A good parent or good CEO recognizes when a disagreement is spinning out of control and intervenes — “Who wants ice cream?” — to reset the terms of the arguments or redirect the energy toward another purpose. The Constitution, though, does not include any provisions for parental guidance, ice cream or any other means of restoring maturity to overstimulated arguments between the executive and legislative branches.

What we are left with in this case, then, is a chief executive who believes that unlimited federal spending is part of a cost-free electoral mandate and a House of Representatives that believes that unlimited federal spending threatens the country’s financial system on which our prosperity and security are based.

How did they get so far apart?
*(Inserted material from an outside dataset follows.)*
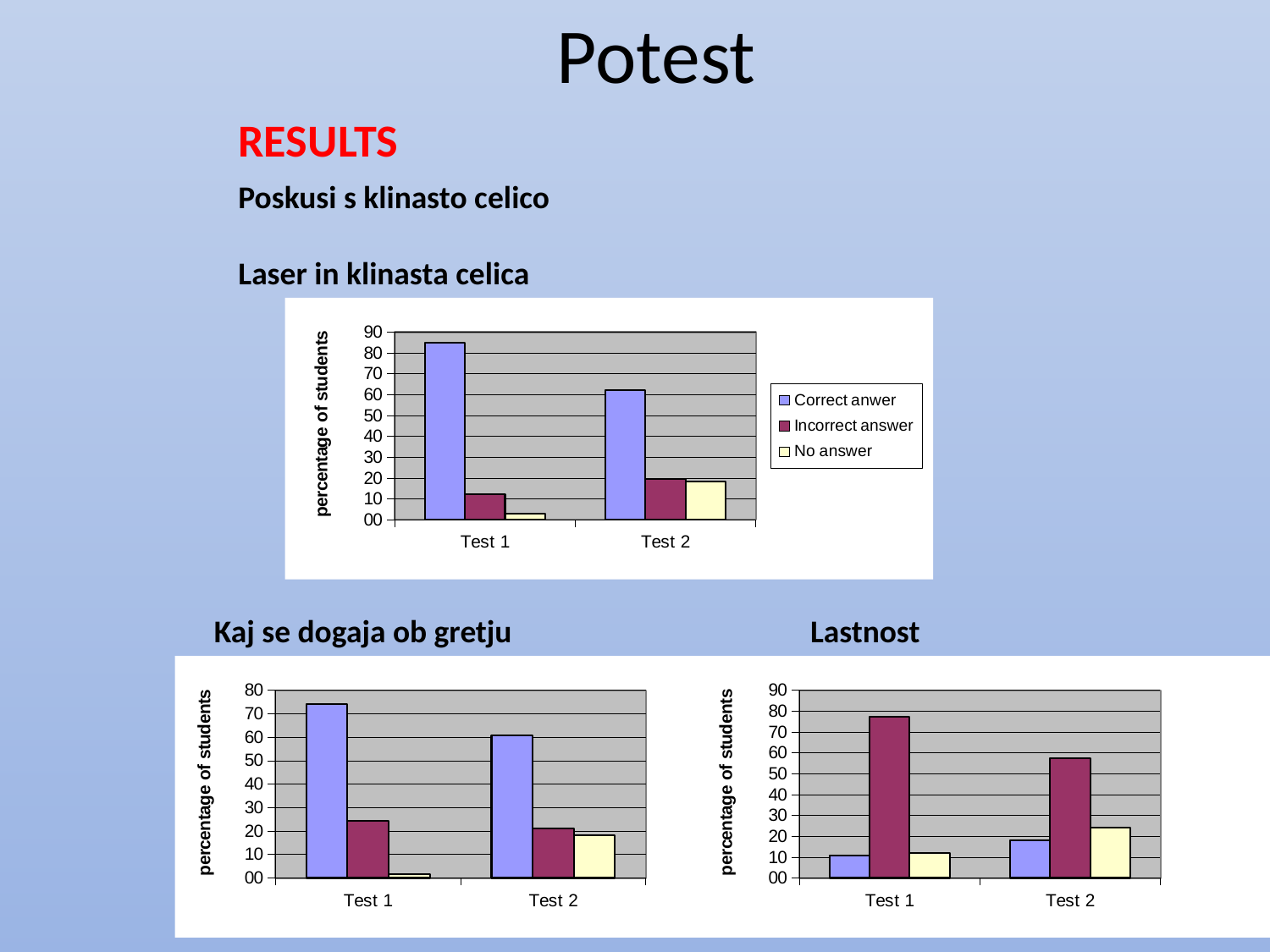
In the 'Kaj se dogaja ob gretju' chart, is the No answer value for Test 1 greater or less than 10? less In the 'Laser in klinasta celica' chart, which test has the higher Correct answer value? Test 1 In the 'Lastnost' chart, is the Incorrect answer value for Test 1 greater or less than 70? greater In the 'Laser in klinasta celica' chart, does the Correct answer value rise or fall from Test 1 to Test 2? fall In the 'Kaj se dogaja ob gretju' chart, is the Correct answer value for Test 2 greater or less than 50? greater In the 'Lastnost' chart, which series has the highest value for Test 1? Incorrect answer What type of chart is the 'Laser in klinasta celica' chart? bar chart What is the y-axis label of the 'Laser in klinasta celica' chart? percentage of students How many categories are shown on the x axis of the 'Laser in klinasta celica' chart? 2 How many series does the legend of the 'Laser in klinasta celica' chart list? 3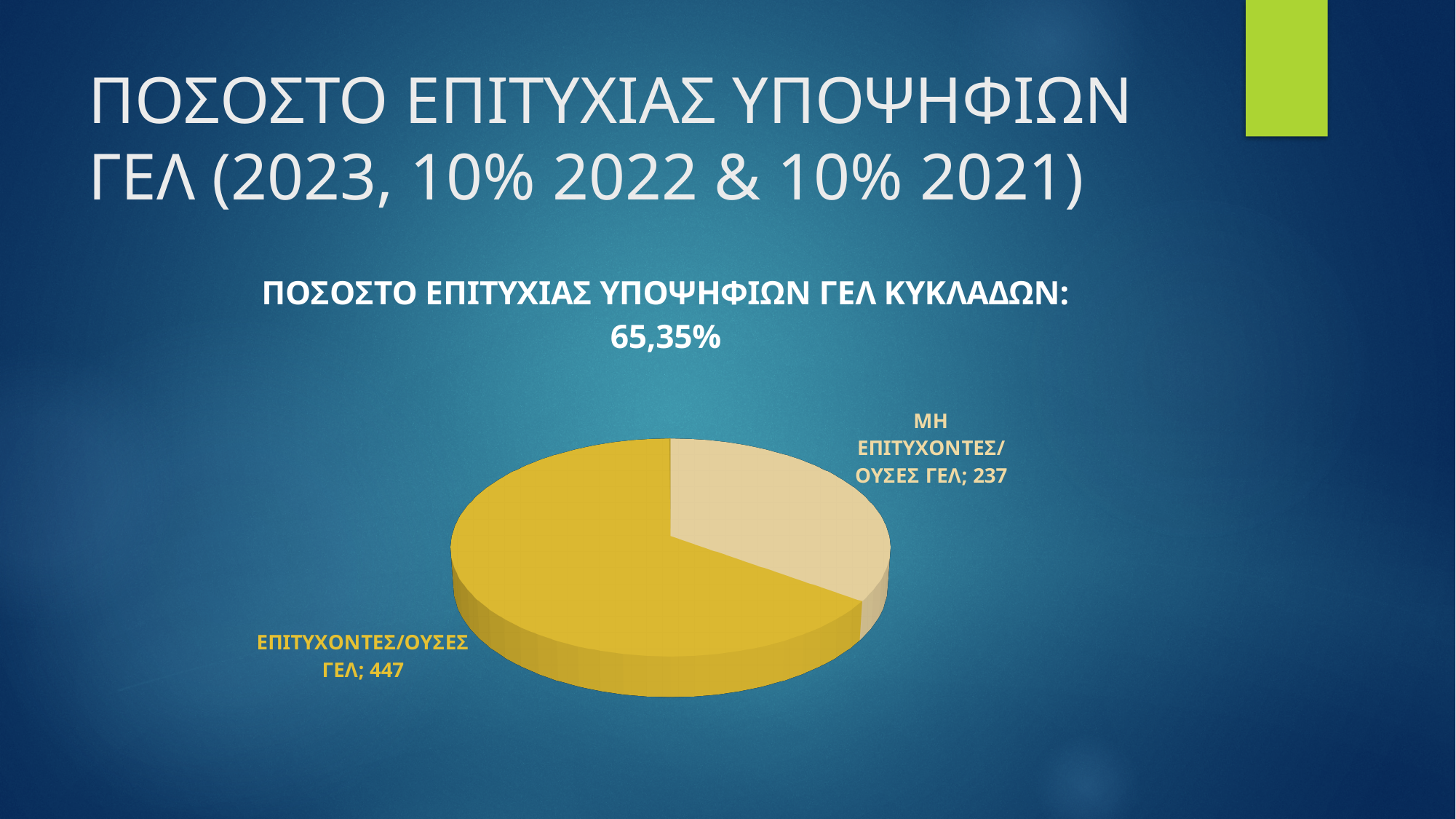
What is the value for ΜΗ ΕΠΙΤΥΧΟΝΤΕΣ/ΟΥΣΕΣ ΓΕΛ? 237 What share of the pie does the ΕΠΙΤΥΧΟΝΤΕΣ/ΟΥΣΕΣ ΓΕΛ slice represent? 65,35% Which slice of the pie is the smallest? ΜΗ ΕΠΙΤΥΧΟΝΤΕΣ/ΟΥΣΕΣ ΓΕΛ What success percentage is stated in the chart title? 65,35% What is the title of the pie chart? ΠΟΣΟΣΤΟ ΕΠΙΤΥΧΙΑΣ ΥΠΟΨΗΦΙΩΝ ΓΕΛ ΚΥΚΛΑΔΩΝ: 65,35% What type of chart is shown on the slide? pie chart What is the value for ΕΠΙΤΥΧΟΝΤΕΣ/ΟΥΣΕΣ ΓΕΛ? 447 What is the total of all slices in the pie chart? 684 Which slice of the pie is the largest? ΕΠΙΤΥΧΟΝΤΕΣ/ΟΥΣΕΣ ΓΕΛ What is the difference between the values for ΕΠΙΤΥΧΟΝΤΕΣ/ΟΥΣΕΣ ΓΕΛ and ΜΗ ΕΠΙΤΥΧΟΝΤΕΣ/ΟΥΣΕΣ ΓΕΛ? 210 How many slices does the pie chart have? 2 Which is larger: ΕΠΙΤΥΧΟΝΤΕΣ/ΟΥΣΕΣ ΓΕΛ or ΜΗ ΕΠΙΤΥΧΟΝΤΕΣ/ΟΥΣΕΣ ΓΕΛ? ΕΠΙΤΥΧΟΝΤΕΣ/ΟΥΣΕΣ ΓΕΛ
Some of it is pure politics, of course. Underlying that, though, are two fundamentally different views of how an economy works.

Nothing illustrates these different views better than the views of Olivier Blanchard, who recently offered advice on U.S. levels of spending. Blanchard is the chief economist for the International Monetary Fund, and is clearly a grown-up — a species that has little chance of survival in the desolate federal debt and spending argument but can exist only in its fertile fringes. And Blanchard also illustrates the views of the news media and Internet bloggers, whose selective quotations turned his essentially sound advice into a hymn for the renowned Spendarazzi Choir.

Blanchard and a colleague at the IMF, Daniel Leigh, recently co-authored a working paper titled “Growth Forecast Errors and Fiscal Multipliers.” Ordinarily a title like that would attract as much media attention as a press release from an ant farm distributor, but this is no ordinary technical paper. It touches on enough economic theory questions to fuel a graduate seminar on macroeconomics and economic policy.

At its pragmatic center, the paper is an exploration of the effects of planned government cutbacks on economic growth. The short version of what they found was that in the advanced economies, substantial cutbacks in government spending reduced economic growth more than forecasters had expected.

The economic forecast models of the type the IMF and others use, involve “fiscal multipliers,” estimates of what happens when a government raises or lowers its spending.

Since in this study the governments that cut the most spending were those whose economic growth was most disappointing — that is, below forecasts — the authors conclude that the fiscal multipliers must have been underestimated. The negative impact of government spending reductions, the so-called “austerity” measures, was greater than had been generally believed.

The theory behind fiscal multipliers belongs to followers of John Maynard Keynes, of course. He was a brilliant economist and the theory is both sound and helpful, if we were dealing with the same conditions … but we are not.

One difference is that Keynes recommended government intervention — and deficit spending — in the 1930s, when government debt was manageable and mostly a matter of “money owed to ourselves.” Increased government spending, funded by debt, could draw out idle funds from citizens and domestic businesses. Other countries’ money was not in the picture.

The austerity programs in Europe recently were mostly not voluntary, and most assuredly not a domestic matter. The outside credit sources for these countries had dried up and domestic resources were tapped out. And the bulk of government spending wasn’t investment but transfer payments to consumers. There’s no Keynes there.

Despite the issues with fiscal multipliers, the most significant recommendation that Blanchard and Leigh made was very reasonable: Do not underestimate the economic impact of government cutbacks. In practical terms, smaller cuts over time are better than the searing pain of dramatic cuts forced upon the government when its credit card is shredded.

We can all agree on that. And we can probably agree on his advice that the tax increases recently imposed are probably enough for the economy this year.

Agreement stops, and the pouting and foot stomping begin when we have to implement the underlying principle of reduced spending. It’s tough, apparently, for some to recognize that spending-related debt is a problem that neither more debt nor higher taxes can solve in the long run. Who wants ice cream?

James McCusker is a Bothell economist, educator and consultant. He also writes a monthly column for the Herald Business Journal.